SET EXERCISE 1 –
Reproduce the part of the essay on babies versus toddlers starting with "Infants Can’t Crawl" and going on through "comforting in retrospect.".
SET EXERCISE 2 –
Answer these from the essay on babies versus toddlers:
(a) How old is the writer's son?
(b) How long did his crawling phase last before he was standing and walking?
(c) What does the writer say you never have to worry about an infant launching at the television set?

SUPPLIED PASSAGE –
One thing I wish I would’ve realized back when I was still swaddling my own son is that those days would be a freaking cakewalk compared to toddlerhood. Seriously. As any parent that’s been there (or is currently there; our thoughts and prayers are with you at this difficult time) can tell you, toddlers are jerks and we kinda secretly hate them (even though we still completely love them). Every day that my rambunctious 2-year-old gets older and sassier, the more I miss the infant he once was, perfectly content by simply lying in his playpen, staring at his mobile. I mean, those days there the best. Sure, I was sleep deprived as hell and the drool wasn’t that fun to clean. But hey, I still don’t sleep, so what’s the difference? The point is, babies are easier than toddlers, hands down. Here's why:

Infants Can’t Crawl Away From You, Giving You Total Control Of Every Situation

I knew I was in trouble the minute my kid started crawling. And honestly, that phase didn’t last more than a month or two before he was already standing and walking and running. It’s like his motor skills went into hyperdrive once he turned one. Being able to place a baby anywhere and know they’ll barely be able to turn over on their tummy is so comforting in retrospect.

And They Certainly Can’t Throw Things The Way A Toddler Can

Infants might try to push something with their itty-bitty hands, but you never have to worry about them launching giant wooden trains at the television set.

Unlike The Non-Verbal Infant, The Toddler Has Mastered The Art Of Saying “NO!”

DATASET SECTION –

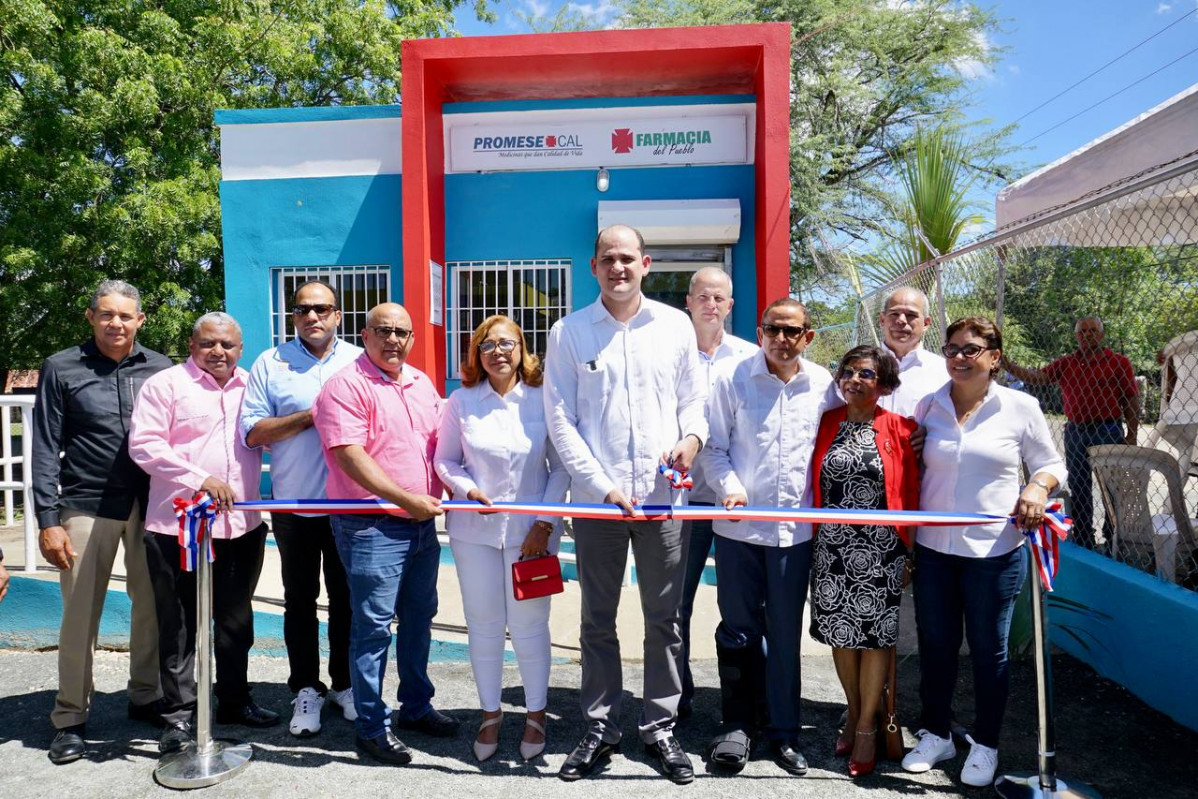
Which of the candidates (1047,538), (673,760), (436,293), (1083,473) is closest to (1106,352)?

WRITTEN REPLY 1 –
Infants Can’t Crawl Away From You, Giving You Total Control Of Every Situation

I knew I was in trouble the minute my kid started crawling. And honestly, that phase didn’t last more than a month or two before he was already standing and walking and running. It’s like his motor skills went into hyperdrive once he turned one. Being able to place a baby anywhere and know they’ll barely be able to turn over on their tummy is so comforting in retrospect.

WRITTEN REPLY 2 –
(a) He is 2 years old.
(b) No more than a month or two.
(c) Giant wooden trains.